Enviada em 06/06/2022
O Estatuto da Criança e do Adolescente(ECA), conjunto de normas que tem como objetivo a proteção da criança e do adolescente, garante a este grupo o direito a segurança física e psicológica. Entretanto, no Brasil atual, muitos jovens não tem este direito realmente efetivado. Assim, é necessário analisar os alicerces que sustentam esse estigma, a citar o uso da violência como um instrumento de educação e a negligência do Estado, no sentido de buscar desbancar tais bases prejudiciais.
Nesse contexto, é necessário combater o uso da violência como objeto educacional. Sobre esse assunto, o escritor Graciliano Ramos, em seu conto “Um cinturão”, narra a história de um homem que sofreu violência doméstica durante a infância. Como consequência, já na fase adulta, o personagem apresenta sintomas de ansiedade patológica sempre que exposto a situações que o façam lembrar das agressões que sofreu como medida disciplinar. Dessa maneira, é possível observar que a violência infantil pode gerar sequelas para a vida toda e não deve ser empregada como uma ferramenta educativa.

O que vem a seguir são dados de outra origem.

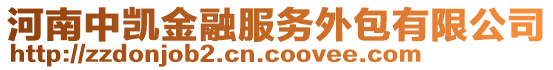 河南中凯金融服务外包有限公司
http://zzdonjob2.cn.coovee.com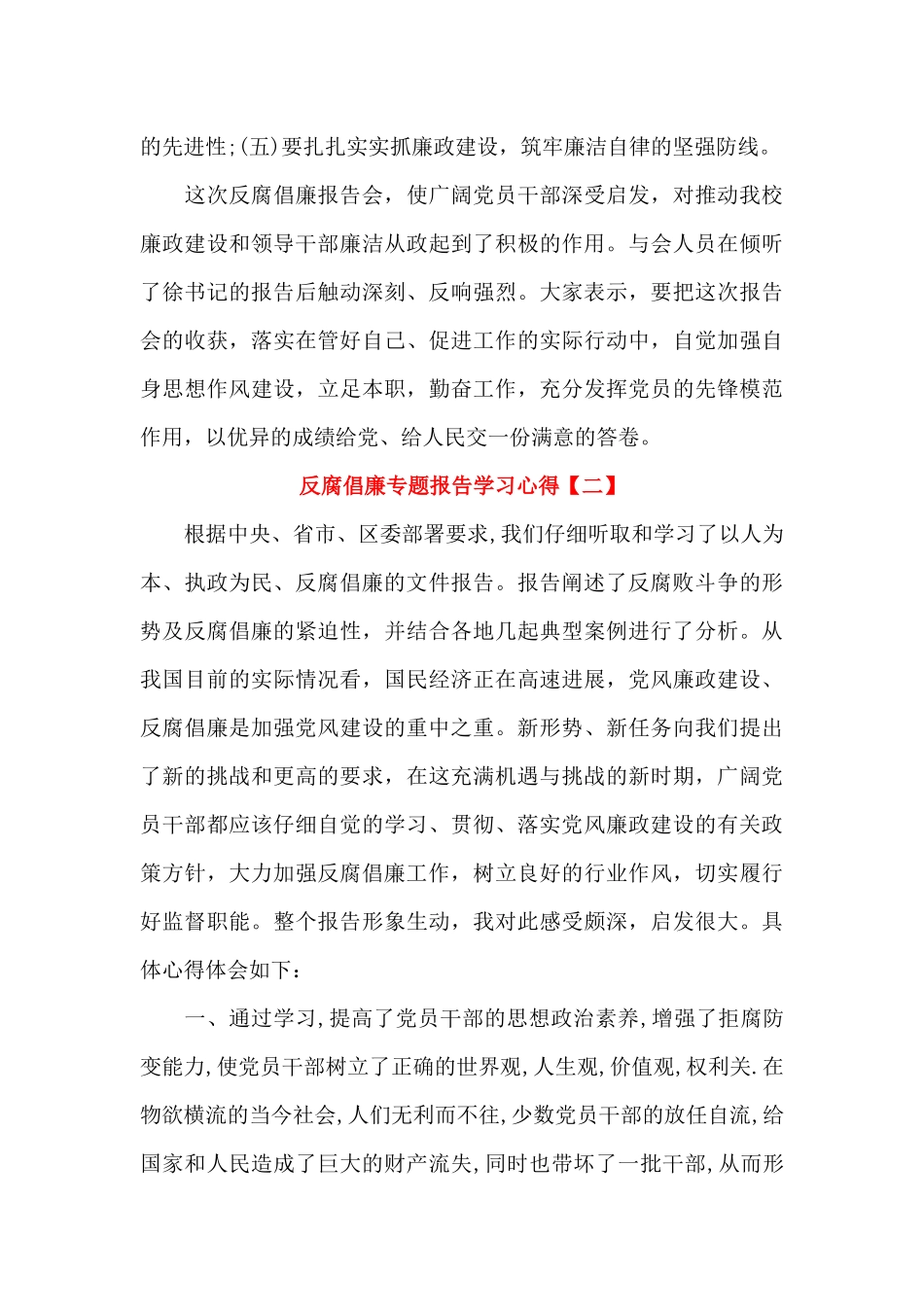 的先进性;(五)要扎扎实实抓廉政建设，筑牢廉洁自律的坚强防线。

这次反腐倡廉报告会，使广阔党员干部深受启发，对推动我校廉政建设和领导干部廉洁从政起到了积极的作用。与会人员在倾听了徐书记的报告后触动深刻、反响强烈。大家表示，要把这次报告会的收获，落实在管好自己、促进工作的实际行动中，自觉加强自身思想作风建设，立足本职，勤奋工作，充分发挥党员的先锋模范作用，以优异的成绩给党、给人民交一份满意的答卷。

反腐倡廉专题报告学习心得【二】

根据中央、省市、区委部署要求,我们仔细听取和学习了以人为本、执政为民、反腐倡廉的文件报告。报告阐述了反腐败斗争的形势及反腐倡廉的紧迫性，并结合各地几起典型案例进行了分析。从我国目前的实际情况看，国民经济正在高速进展，党风廉政建设、反腐倡廉是加强党风建设的重中之重。新形势、新任务向我们提出了新的挑战和更高的要求，在这充满机遇与挑战的新时期，广阔党员干部都应该仔细自觉的学习、贯彻、落实党风廉政建设的有关政策方针，大力加强反腐倡廉工作，树立良好的行业作风，切实履行好监督职能。整个报告形象生动，我对此感受颇深，启发很大。具体心得体会如下：

一、通过学习,提高了党员干部的思想政治素养,增强了拒腐防变能力,使党员干部树立了正确的世界观,人生观,价值观,权利关.在物欲横流的当今社会,人们无利而不往,少数党员干部的放任自流,给国家和人民造成了巨大的财产流失,同时也带坏了一批干部,从而形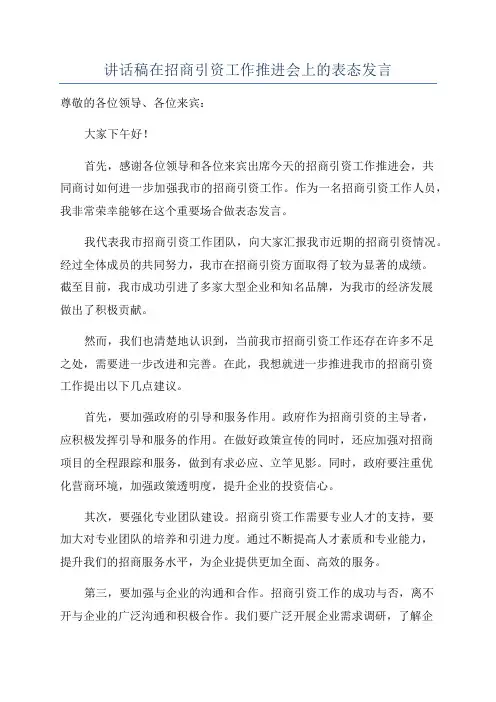 讲话稿在招商引资工作推进会上的表态发言

尊敬的各位领导、各位来宾：

大家下午好！

首先，感谢各位领导和各位来宾出席今天的招商引资工作推进会，共同商讨如何进一步加强我市的招商引资工作。作为一名招商引资工作人员，我非常荣幸能够在这个重要场合做表态发言。

我代表我市招商引资工作团队，向大家汇报我市近期的招商引资情况。经过全体成员的共同努力，我市在招商引资方面取得了较为显著的成绩。截至目前，我市成功引进了多家大型企业和知名品牌，为我市的经济发展做出了积极贡献。

然而，我们也清楚地认识到，当前我市招商引资工作还存在许多不足之处，需要进一步改进和完善。在此，我想就进一步推进我市的招商引资工作提出以下几点建议。

首先，要加强政府的引导和服务作用。政府作为招商引资的主导者，应积极发挥引导和服务的作用。在做好政策宣传的同时，还应加强对招商项目的全程跟踪和服务，做到有求必应、立竿见影。同时，政府要注重优化营商环境，加强政策透明度，提升企业的投资信心。

其次，要强化专业团队建设。招商引资工作需要专业人才的支持，要加大对专业团队的培养和引进力度。通过不断提高人才素质和专业能力，提升我们的招商服务水平，为企业提供更加全面、高效的服务。

第三，要加强与企业的沟通和合作。招商引资工作的成功与否，离不开与企业的广泛沟通和积极合作。我们要广泛开展企业需求调研，了解企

Outrossim, é importante evidenciar a falta de políticas públicas efetivas para garantir o bem-estar dos mais novos. A esse respeito, o jornalista Gilberto Dimenstein, em sua obra “O Cidadão de Papel”, demonstra como muitas das leis brasileiras não são verdadeiramente cumpridas. Dessa forma, apesar do Estatuto da Criança e do Adolescente garantir a segurança desse grupo social, a realidade não está em concordância com o que é previsto pelo papel. Logo, fica evidente que o Estado é omisso e não garante que os direitos dos jovens sejam respeitados.
Portanto, é fundamental tomar medidas que garantam os diretos da criança e do adolescente. Para isso, o Ministério da Comunicação, órgão responsável pelo gerenciamento de contratos publicitários do governo federal, deve criar campanhas tanto na televisão quanto nas redes sociais, divulgando os malefícios da violência como medida educativa, com o intuito de expurgar está prática do país. Além disso, é indispensável que o governo federal contrate mais assistentes sociais, visando aumentar a fiscalização e garantir os direitos propostos pelo ECA.